» **Record extracts**

****************************************

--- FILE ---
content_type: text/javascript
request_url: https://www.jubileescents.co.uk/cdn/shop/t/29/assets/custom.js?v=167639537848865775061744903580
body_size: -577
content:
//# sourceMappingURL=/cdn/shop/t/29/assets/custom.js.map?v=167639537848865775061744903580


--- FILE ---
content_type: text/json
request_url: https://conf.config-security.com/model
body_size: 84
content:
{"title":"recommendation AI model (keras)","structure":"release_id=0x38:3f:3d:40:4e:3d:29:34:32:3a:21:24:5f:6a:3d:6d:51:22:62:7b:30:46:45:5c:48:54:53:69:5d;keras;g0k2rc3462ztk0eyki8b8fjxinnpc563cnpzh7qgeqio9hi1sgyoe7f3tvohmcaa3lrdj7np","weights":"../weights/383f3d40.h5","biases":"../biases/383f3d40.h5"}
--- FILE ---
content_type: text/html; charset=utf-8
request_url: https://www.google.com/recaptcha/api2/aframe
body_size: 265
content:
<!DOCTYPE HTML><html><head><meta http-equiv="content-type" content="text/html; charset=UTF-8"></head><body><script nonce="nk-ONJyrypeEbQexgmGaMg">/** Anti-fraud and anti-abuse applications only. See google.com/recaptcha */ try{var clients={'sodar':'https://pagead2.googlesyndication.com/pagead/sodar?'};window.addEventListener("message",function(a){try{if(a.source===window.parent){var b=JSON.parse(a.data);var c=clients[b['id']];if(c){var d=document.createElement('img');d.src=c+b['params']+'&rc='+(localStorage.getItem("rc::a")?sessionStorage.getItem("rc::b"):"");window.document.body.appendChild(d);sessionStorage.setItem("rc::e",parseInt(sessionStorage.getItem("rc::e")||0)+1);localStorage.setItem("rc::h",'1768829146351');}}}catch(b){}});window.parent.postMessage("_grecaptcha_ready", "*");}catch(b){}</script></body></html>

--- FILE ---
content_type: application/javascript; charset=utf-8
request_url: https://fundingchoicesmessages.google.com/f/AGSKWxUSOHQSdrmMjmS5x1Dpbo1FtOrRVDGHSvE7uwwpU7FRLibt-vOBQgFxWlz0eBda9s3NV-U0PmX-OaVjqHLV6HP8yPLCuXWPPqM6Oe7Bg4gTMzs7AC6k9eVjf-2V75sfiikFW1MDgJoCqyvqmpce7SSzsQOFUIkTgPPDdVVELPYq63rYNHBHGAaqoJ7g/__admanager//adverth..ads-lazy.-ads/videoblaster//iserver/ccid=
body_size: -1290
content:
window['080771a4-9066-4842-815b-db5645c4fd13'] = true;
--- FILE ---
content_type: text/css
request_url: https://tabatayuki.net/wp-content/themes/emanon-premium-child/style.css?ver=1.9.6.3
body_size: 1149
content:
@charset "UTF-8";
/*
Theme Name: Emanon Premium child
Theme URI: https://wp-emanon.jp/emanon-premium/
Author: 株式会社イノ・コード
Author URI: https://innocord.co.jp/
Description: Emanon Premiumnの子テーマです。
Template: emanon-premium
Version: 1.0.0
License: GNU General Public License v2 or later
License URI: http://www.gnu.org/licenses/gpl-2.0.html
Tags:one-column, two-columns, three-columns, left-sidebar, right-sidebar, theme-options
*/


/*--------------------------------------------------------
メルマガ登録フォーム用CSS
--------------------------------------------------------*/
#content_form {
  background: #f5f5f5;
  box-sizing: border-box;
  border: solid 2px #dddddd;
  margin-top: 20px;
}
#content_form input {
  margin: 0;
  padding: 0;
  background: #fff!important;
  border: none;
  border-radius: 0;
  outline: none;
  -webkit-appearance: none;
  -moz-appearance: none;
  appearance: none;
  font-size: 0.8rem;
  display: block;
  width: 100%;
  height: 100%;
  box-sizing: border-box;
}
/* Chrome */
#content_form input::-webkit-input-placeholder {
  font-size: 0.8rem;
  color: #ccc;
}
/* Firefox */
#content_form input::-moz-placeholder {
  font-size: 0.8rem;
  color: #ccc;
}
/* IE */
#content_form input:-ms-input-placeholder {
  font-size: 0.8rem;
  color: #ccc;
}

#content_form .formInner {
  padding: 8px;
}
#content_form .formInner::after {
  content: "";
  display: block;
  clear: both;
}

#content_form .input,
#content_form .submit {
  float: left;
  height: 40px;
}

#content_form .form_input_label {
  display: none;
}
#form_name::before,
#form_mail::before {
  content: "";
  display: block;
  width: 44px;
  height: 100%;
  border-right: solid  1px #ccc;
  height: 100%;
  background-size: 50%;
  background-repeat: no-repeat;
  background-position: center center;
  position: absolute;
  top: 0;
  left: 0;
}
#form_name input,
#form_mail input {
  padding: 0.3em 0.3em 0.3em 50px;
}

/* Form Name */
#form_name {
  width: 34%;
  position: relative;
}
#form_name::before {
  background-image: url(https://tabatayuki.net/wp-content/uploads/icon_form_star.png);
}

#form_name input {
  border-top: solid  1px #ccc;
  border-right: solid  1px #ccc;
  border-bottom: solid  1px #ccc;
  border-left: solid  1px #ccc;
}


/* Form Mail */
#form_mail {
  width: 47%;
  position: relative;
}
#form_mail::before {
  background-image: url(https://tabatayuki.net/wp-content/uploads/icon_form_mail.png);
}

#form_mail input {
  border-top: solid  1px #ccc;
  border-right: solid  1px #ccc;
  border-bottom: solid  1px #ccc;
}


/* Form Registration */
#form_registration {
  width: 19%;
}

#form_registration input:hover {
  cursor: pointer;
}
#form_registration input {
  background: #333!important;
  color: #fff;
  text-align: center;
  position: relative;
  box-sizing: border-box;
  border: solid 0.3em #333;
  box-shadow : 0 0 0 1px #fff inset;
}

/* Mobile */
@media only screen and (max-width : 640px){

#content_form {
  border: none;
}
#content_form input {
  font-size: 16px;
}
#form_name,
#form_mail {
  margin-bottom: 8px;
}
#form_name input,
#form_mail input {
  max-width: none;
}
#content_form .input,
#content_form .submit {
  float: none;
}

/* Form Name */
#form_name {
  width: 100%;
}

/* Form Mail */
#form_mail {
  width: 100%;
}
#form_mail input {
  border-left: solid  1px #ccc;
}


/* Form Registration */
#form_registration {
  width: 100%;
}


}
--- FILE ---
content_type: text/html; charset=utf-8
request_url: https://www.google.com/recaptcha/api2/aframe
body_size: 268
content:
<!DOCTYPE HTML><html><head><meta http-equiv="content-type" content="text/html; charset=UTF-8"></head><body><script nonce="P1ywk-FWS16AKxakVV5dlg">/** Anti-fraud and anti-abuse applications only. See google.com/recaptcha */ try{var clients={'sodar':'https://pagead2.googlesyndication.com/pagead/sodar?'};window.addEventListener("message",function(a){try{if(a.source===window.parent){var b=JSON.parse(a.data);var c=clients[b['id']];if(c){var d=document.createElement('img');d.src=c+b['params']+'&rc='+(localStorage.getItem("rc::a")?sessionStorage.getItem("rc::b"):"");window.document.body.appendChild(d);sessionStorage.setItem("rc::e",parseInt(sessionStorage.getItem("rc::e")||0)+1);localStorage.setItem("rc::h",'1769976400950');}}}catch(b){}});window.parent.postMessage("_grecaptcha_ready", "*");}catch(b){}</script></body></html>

****************************************

» **Prompt**
Retype the whole of the material word for word.

» **Task answer**
--- FILE ---
content_type: text/javascript
request_url: https://www.jubileescents.co.uk/cdn/shop/t/29/assets/custom.js?v=167639537848865775061744903580
body_size: -577
content:
//# sourceMappingURL=/cdn/shop/t/29/assets/custom.js.map?v=167639537848865775061744903580


--- FILE ---
content_type: text/json
request_url: https://conf.config-security.com/model
body_size: 84
content:
{"title":"recommendation AI model (keras)","structure":"release_id=0x38:3f:3d:40:4e:3d:29:34:32:3a:21:24:5f:6a:3d:6d:51:22:62:7b:30:46:45:5c:48:54:53:69:5d;keras;g0k2rc3462ztk0eyki8b8fjxinnpc563cnpzh7qgeqio9hi1sgyoe7f3tvohmcaa3lrdj7np","weights":"../weights/383f3d40.h5","biases":"../biases/383f3d40.h5"}
--- FILE ---
content_type: text/html; charset=utf-8
request_url: https://www.google.com/recaptcha/api2/aframe
body_size: 265
content:
<!DOCTYPE HTML><html><head><meta http-equiv="content-type" content="text/html; charset=UTF-8"></head><body><script nonce="nk-ONJyrypeEbQexgmGaMg">/** Anti-fraud and anti-abuse applications only. See google.com/recaptcha */ try{var clients={'sodar':'https://pagead2.googlesyndication.com/pagead/sodar?'};window.addEventListener("message",function(a){try{if(a.source===window.parent){var b=JSON.parse(a.data);var c=clients[b['id']];if(c){var d=document.createElement('img');d.src=c+b['params']+'&rc='+(localStorage.getItem("rc::a")?sessionStorage.getItem("rc::b"):"");window.document.body.appendChild(d);sessionStorage.setItem("rc::e",parseInt(sessionStorage.getItem("rc::e")||0)+1);localStorage.setItem("rc::h",'1768829146351');}}}catch(b){}});window.parent.postMessage("_grecaptcha_ready", "*");}catch(b){}</script></body></html>

--- FILE ---
content_type: application/javascript; charset=utf-8
request_url: https://fundingchoicesmessages.google.com/f/AGSKWxUSOHQSdrmMjmS5x1Dpbo1FtOrRVDGHSvE7uwwpU7FRLibt-vOBQgFxWlz0eBda9s3NV-U0PmX-OaVjqHLV6HP8yPLCuXWPPqM6Oe7Bg4gTMzs7AC6k9eVjf-2V75sfiikFW1MDgJoCqyvqmpce7SSzsQOFUIkTgPPDdVVELPYq63rYNHBHGAaqoJ7g/__admanager//adverth..ads-lazy.-ads/videoblaster//iserver/ccid=
body_size: -1290
content:
window['080771a4-9066-4842-815b-db5645c4fd13'] = true;
--- FILE ---
content_type: text/css
request_url: https://tabatayuki.net/wp-content/themes/emanon-premium-child/style.css?ver=1.9.6.3
body_size: 1149
content:
@charset "UTF-8";
/*
Theme Name: Emanon Premium child
Theme URI: https://wp-emanon.jp/emanon-premium/
Author: 株式会社イノ・コード
Author URI: https://innocord.co.jp/
Description: Emanon Premiumnの子テーマです。
Template: emanon-premium
Version: 1.0.0
License: GNU General Public License v2 or later
License URI: http://www.gnu.org/licenses/gpl-2.0.html
Tags:one-column, two-columns, three-columns, left-sidebar, right-sidebar, theme-options
*/


/*--------------------------------------------------------
メルマガ登録フォーム用CSS
--------------------------------------------------------*/
#content_form {
  background: #f5f5f5;
  box-sizing: border-box;
  border: solid 2px #dddddd;
  margin-top: 20px;
}
#content_form input {
  margin: 0;
  padding: 0;
  background: #fff!important;
  border: none;
  border-radius: 0;
  outline: none;
  -webkit-appearance: none;
  -moz-appearance: none;
  appearance: none;
  font-size: 0.8rem;
  display: block;
  width: 100%;
  height: 100%;
  box-sizing: border-box;
}
/* Chrome */
#content_form input::-webkit-input-placeholder {
  font-size: 0.8rem;
  color: #ccc;
}
/* Firefox */
#content_form input::-moz-placeholder {
  font-size: 0.8rem;
  color: #ccc;
}
/* IE */
#content_form input:-ms-input-placeholder {
  font-size: 0.8rem;
  color: #ccc;
}

#content_form .formInner {
  padding: 8px;
}
#content_form .formInner::after {
  content: "";
  display: block;
  clear: both;
}

#content_form .input,
#content_form .submit {
  float: left;
  height: 40px;
}

#content_form .form_input_label {
  display: none;
}
#form_name::before,
#form_mail::before {
  content: "";
  display: block;
  width: 44px;
  height: 100%;
  border-right: solid  1px #ccc;
  height: 100%;
  background-size: 50%;
  background-repeat: no-repeat;
  background-position: center center;
  position: absolute;
  top: 0;
  left: 0;
}
#form_name input,
#form_mail input {
  padding: 0.3em 0.3em 0.3em 50px;
}

/* Form Name */
#form_name {
  width: 34%;
  position: relative;
}
#form_name::before {
  background-image: url(https://tabatayuki.net/wp-content/uploads/icon_form_star.png);
}

#form_name input {
  border-top: solid  1px #ccc;
  border-right: solid  1px #ccc;
  border-bottom: solid  1px #ccc;
  border-left: solid  1px #ccc;
}


/* Form Mail */
#form_mail {
  width: 47%;
  position: relative;
}
#form_mail::before {
  background-image: url(https://tabatayuki.net/wp-content/uploads/icon_form_mail.png);
}

#form_mail input {
  border-top: solid  1px #ccc;
  border-right: solid  1px #ccc;
  border-bottom: solid  1px #ccc;
}


/* Form Registration */
#form_registration {
  width: 19%;
}

#form_registration input:hover {
  cursor: pointer;
}
#form_registration input {
  background: #333!important;
  color: #fff;
  text-align: center;
  position: relative;
  box-sizing: border-box;
  border: solid 0.3em #333;
  box-shadow : 0 0 0 1px #fff inset;
}

/* Mobile */
@media only screen and (max-width : 640px){

#content_form {
  border: none;
}
#content_form input {
  font-size: 16px;
}
#form_name,
#form_mail {
  margin-bottom: 8px;
}
#form_name input,
#form_mail input {
  max-width: none;
}
#content_form .input,
#content_form .submit {
  float: none;
}

/* Form Name */
#form_name {
  width: 100%;
}

/* Form Mail */
#form_mail {
  width: 100%;
}
#form_mail input {
  border-left: solid  1px #ccc;
}


/* Form Registration */
#form_registration {
  width: 100%;
}


}
--- FILE ---
content_type: text/html; charset=utf-8
request_url: https://www.google.com/recaptcha/api2/aframe
body_size: 268
content:
<!DOCTYPE HTML><html><head><meta http-equiv="content-type" content="text/html; charset=UTF-8"></head><body><script nonce="P1ywk-FWS16AKxakVV5dlg">/** Anti-fraud and anti-abuse applications only. See google.com/recaptcha */ try{var clients={'sodar':'https://pagead2.googlesyndication.com/pagead/sodar?'};window.addEventListener("message",function(a){try{if(a.source===window.parent){var b=JSON.parse(a.data);var c=clients[b['id']];if(c){var d=document.createElement('img');d.src=c+b['params']+'&rc='+(localStorage.getItem("rc::a")?sessionStorage.getItem("rc::b"):"");window.document.body.appendChild(d);sessionStorage.setItem("rc::e",parseInt(sessionStorage.getItem("rc::e")||0)+1);localStorage.setItem("rc::h",'1769976400950');}}}catch(b){}});window.parent.postMessage("_grecaptcha_ready", "*");}catch(b){}</script></body></html>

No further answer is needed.